Record excerpts: Begin

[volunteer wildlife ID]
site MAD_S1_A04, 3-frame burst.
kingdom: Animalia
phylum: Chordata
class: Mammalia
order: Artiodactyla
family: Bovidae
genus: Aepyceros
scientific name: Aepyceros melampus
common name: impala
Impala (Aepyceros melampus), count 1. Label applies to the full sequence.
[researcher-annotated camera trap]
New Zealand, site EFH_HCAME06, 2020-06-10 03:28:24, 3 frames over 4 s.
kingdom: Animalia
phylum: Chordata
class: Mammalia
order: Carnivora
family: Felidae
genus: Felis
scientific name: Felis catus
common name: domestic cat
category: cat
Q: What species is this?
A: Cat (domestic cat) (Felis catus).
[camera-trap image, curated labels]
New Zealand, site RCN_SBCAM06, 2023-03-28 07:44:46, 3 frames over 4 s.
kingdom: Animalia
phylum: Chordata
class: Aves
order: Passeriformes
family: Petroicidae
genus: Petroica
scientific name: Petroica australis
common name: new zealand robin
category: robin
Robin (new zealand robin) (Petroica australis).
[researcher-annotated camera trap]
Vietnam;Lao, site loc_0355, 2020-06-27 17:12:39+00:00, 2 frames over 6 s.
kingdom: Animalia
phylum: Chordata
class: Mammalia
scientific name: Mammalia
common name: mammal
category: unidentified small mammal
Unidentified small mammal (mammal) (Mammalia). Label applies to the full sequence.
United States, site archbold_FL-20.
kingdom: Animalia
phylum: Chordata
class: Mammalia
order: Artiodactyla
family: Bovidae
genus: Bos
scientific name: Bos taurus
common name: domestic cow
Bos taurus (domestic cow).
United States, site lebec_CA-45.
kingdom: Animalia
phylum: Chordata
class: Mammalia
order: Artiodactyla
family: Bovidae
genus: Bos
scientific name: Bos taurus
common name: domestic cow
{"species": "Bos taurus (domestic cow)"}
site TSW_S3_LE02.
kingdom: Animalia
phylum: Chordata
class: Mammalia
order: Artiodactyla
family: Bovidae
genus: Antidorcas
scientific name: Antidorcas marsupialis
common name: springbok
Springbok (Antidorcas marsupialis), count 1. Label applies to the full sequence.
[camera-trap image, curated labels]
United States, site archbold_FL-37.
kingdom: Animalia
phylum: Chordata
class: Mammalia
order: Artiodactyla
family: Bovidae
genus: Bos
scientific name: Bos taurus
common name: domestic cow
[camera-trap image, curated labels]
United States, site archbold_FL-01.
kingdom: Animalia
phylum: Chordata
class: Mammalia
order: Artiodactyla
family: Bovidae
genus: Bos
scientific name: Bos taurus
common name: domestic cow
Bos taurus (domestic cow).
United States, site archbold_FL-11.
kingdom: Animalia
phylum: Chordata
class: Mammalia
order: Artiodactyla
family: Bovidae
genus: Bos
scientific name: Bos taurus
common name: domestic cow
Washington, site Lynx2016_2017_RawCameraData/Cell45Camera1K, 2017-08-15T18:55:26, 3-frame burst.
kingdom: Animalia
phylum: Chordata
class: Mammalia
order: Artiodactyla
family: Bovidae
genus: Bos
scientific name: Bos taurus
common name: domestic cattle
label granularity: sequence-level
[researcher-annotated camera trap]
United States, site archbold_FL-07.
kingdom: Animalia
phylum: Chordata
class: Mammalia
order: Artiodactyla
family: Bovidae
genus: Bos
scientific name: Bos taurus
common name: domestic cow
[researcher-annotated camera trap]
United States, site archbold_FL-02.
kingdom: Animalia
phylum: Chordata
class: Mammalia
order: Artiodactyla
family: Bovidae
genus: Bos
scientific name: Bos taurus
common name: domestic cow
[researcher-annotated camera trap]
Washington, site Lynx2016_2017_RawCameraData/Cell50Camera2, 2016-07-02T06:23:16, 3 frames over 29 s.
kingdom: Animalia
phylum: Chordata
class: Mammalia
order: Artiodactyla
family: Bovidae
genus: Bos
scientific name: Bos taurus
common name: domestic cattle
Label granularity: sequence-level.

Record excerpts: End

> **What is expected**:
Line by line, copy the entries above exactly as they appear.

> **Response area**:
[volunteer wildlife ID]
site MAD_S1_A04, 3-frame burst.
kingdom: Animalia
phylum: Chordata
class: Mammalia
order: Artiodactyla
family: Bovidae
genus: Aepyceros
scientific name: Aepyceros melampus
common name: impala
Impala (Aepyceros melampus), count 1. Label applies to the full sequence.
[researcher-annotated camera trap]
New Zealand, site EFH_HCAME06, 2020-06-10 03:28:24, 3 frames over 4 s.
kingdom: Animalia
phylum: Chordata
class: Mammalia
order: Carnivora
family: Felidae
genus: Felis
scientific name: Felis catus
common name: domestic cat
category: cat
Q: What species is this?
A: Cat (domestic cat) (Felis catus).
[camera-trap image, curated labels]
New Zealand, site RCN_SBCAM06, 2023-03-28 07:44:46, 3 frames over 4 s.
kingdom: Animalia
phylum: Chordata
class: Aves
order: Passeriformes
family: Petroicidae
genus: Petroica
scientific name: Petroica australis
common name: new zealand robin
category: robin
Robin (new zealand robin) (Petroica australis).
[researcher-annotated camera trap]
Vietnam;Lao, site loc_0355, 2020-06-27 17:12:39+00:00, 2 frames over 6 s.
kingdom: Animalia
phylum: Chordata
class: Mammalia
scientific name: Mammalia
common name: mammal
category: unidentified small mammal
Unidentified small mammal (mammal) (Mammalia). Label applies to the full sequence.
United States, site archbold_FL-20.
kingdom: Animalia
phylum: Chordata
class: Mammalia
order: Artiodactyla
family: Bovidae
genus: Bos
scientific name: Bos taurus
common name: domestic cow
Bos taurus (domestic cow).
United States, site lebec_CA-45.
kingdom: Animalia
phylum: Chordata
class: Mammalia
order: Artiodactyla
family: Bovidae
genus: Bos
scientific name: Bos taurus
common name: domestic cow
{"species": "Bos taurus (domestic cow)"}
site TSW_S3_LE02.
kingdom: Animalia
phylum: Chordata
class: Mammalia
order: Artiodactyla
family: Bovidae
genus: Antidorcas
scientific name: Antidorcas marsupialis
common name: springbok
Springbok (Antidorcas marsupialis), count 1. Label applies to the full sequence.
[camera-trap image, curated labels]
United States, site archbold_FL-37.
kingdom: Animalia
phylum: Chordata
class: Mammalia
order: Artiodactyla
family: Bovidae
genus: Bos
scientific name: Bos taurus
common name: domestic cow
[camera-trap image, curated labels]
United States, site archbold_FL-01.
kingdom: Animalia
phylum: Chordata
class: Mammalia
order: Artiodactyla
family: Bovidae
genus: Bos
scientific name: Bos taurus
common name: domestic cow
Bos taurus (domestic cow).
United States, site archbold_FL-11.
kingdom: Animalia
phylum: Chordata
class: Mammalia
order: Artiodactyla
family: Bovidae
genus: Bos
scientific name: Bos taurus
common name: domestic cow
Washington, site Lynx2016_2017_RawCameraData/Cell45Camera1K, 2017-08-15T18:55:26, 3-frame burst.
kingdom: Animalia
phylum: Chordata
class: Mammalia
order: Artiodactyla
family: Bovidae
genus: Bos
scientific name: Bos taurus
common name: domestic cattle
label granularity: sequence-level
[researcher-annotated camera trap]
United States, site archbold_FL-07.
kingdom: Animalia
phylum: Chordata
class: Mammalia
order: Artiodactyla
family: Bovidae
genus: Bos
scientific name: Bos taurus
common name: domestic cow
[researcher-annotated camera trap]
United States, site archbold_FL-02.
kingdom: Animalia
phylum: Chordata
class: Mammalia
order: Artiodactyla
family: Bovidae
genus: Bos
scientific name: Bos taurus
common name: domestic cow
[researcher-annotated camera trap]
Washington, site Lynx2016_2017_RawCameraData/Cell50Camera2, 2016-07-02T06:23:16, 3 frames over 29 s.
kingdom: Animalia
phylum: Chordata
class: Mammalia
order: Artiodactyla
family: Bovidae
genus: Bos
scientific name: Bos taurus
common name: domestic cattle
Label granularity: sequence-level.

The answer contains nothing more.